For each line segment of the original, find the midpoint m and (unit length) outward normal u of the segment. The corresponding segment of the expanded polygon will then lie on the line through m+n*u (where you want to expand the original by n) with normal u. To find the vertices of the expanded polygon you then need to find the intersection of pairs of successive lines.

If the polygon is centered on the origin simply multiply each of the points by a common scaling factor.
If the polygon is not centered on the origin then first translate so the center is on the origin, scale, and then translate it back to where it was.
After your comment
It seems you want all points to be moved the same distance away from the origin.

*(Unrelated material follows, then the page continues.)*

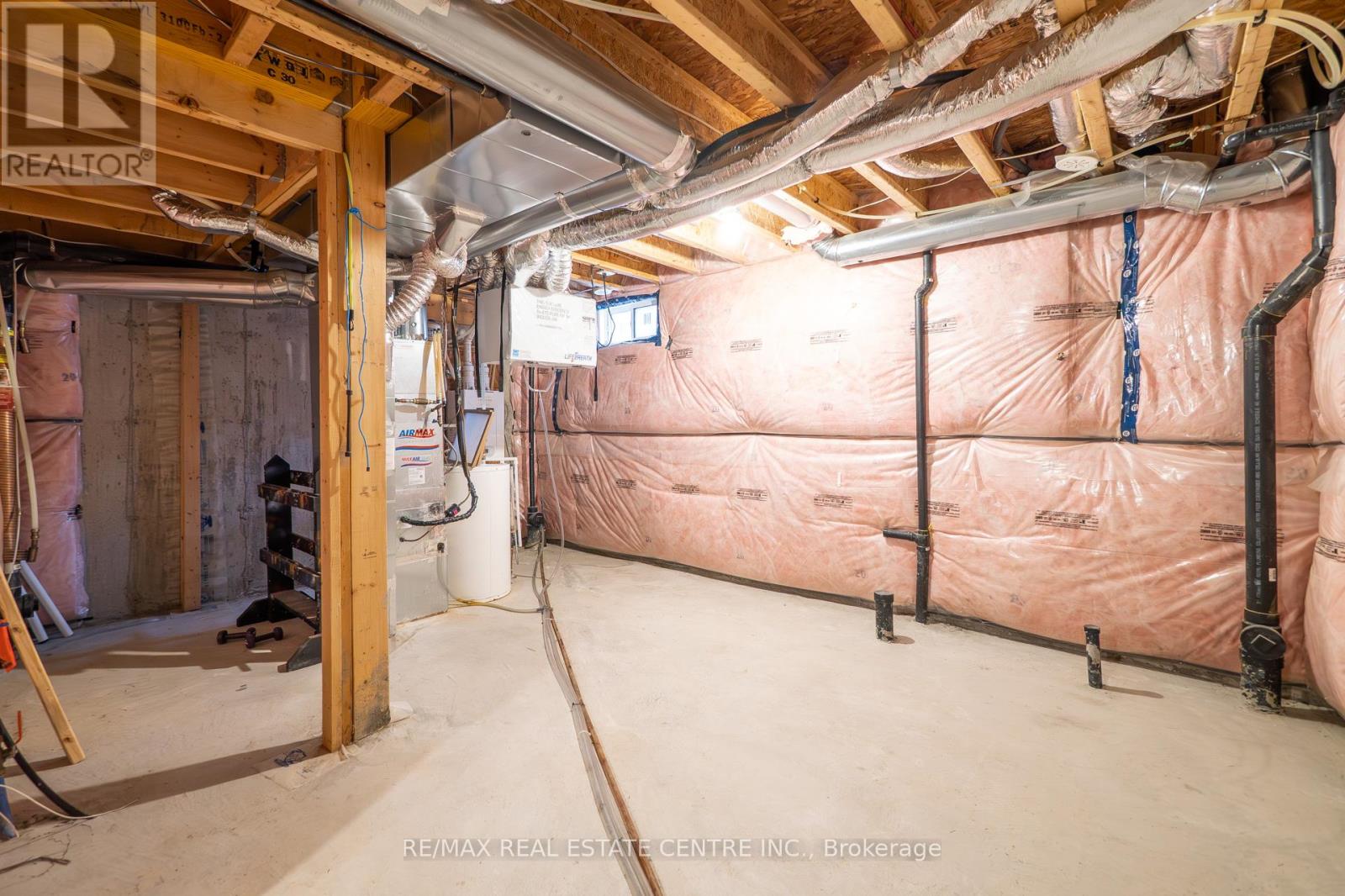 6 Borers Creek Circle S, Hamilton (Waterdown), Ontario  L8B 0S1 - Photo 37 - X12662404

You can do this for each point by getting the normalised vector to this point. multiplying this by your 'expand constant' and adding the resulting vector back onto the original point.

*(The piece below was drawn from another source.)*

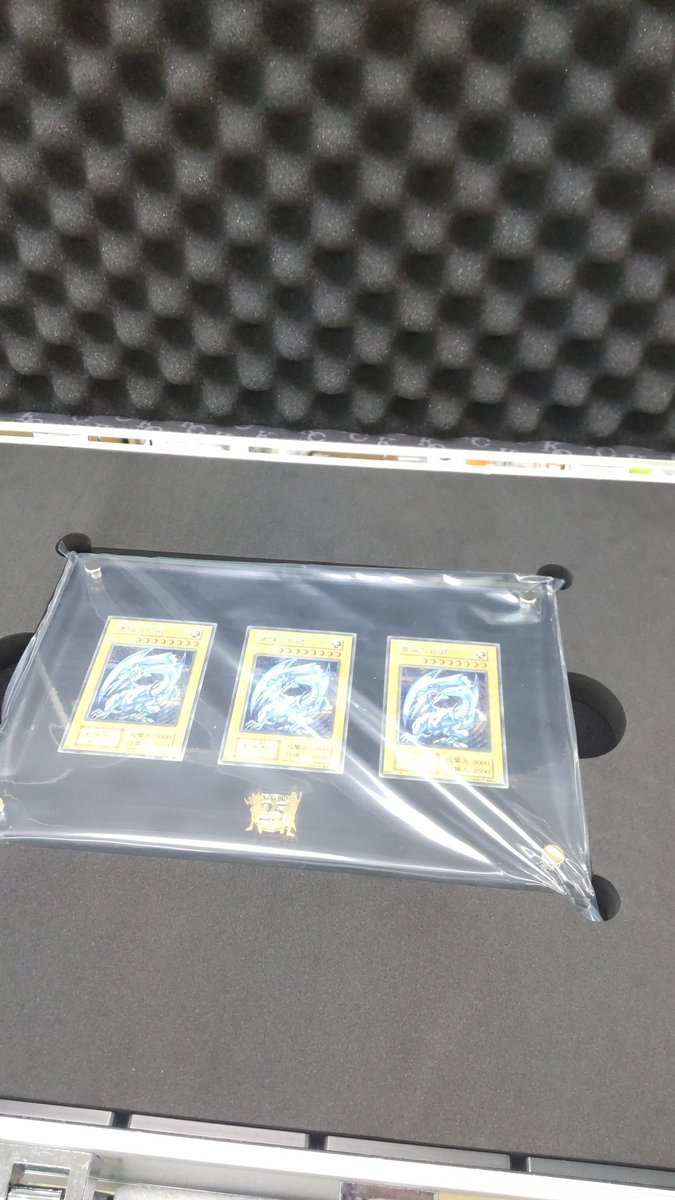 社長のアタッシュケースを手に入れた!凄い! [おもちゃの平野【Twitter】]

n.b. You will still have to translate-modify-translate if the center is not also the origin for this solution.

Let the points of the polygon be A1, B1, C1... Now you have lines from A1 to B1, then from B1 to C1... We want to compute points A2, B2, C2 of the polygon P2.
If you bisect angle, for example A1 B1 C1, you will have a line which goes in the direction you want. Now you can find a point B2 on it which is the appropriate distance from B1 on bisector line.
Repeat this for all points of the polygon P1.

Look at straight skeletons. As has been implied here there are a number of tricky issues with non convex polygons that you have been mecifully spared!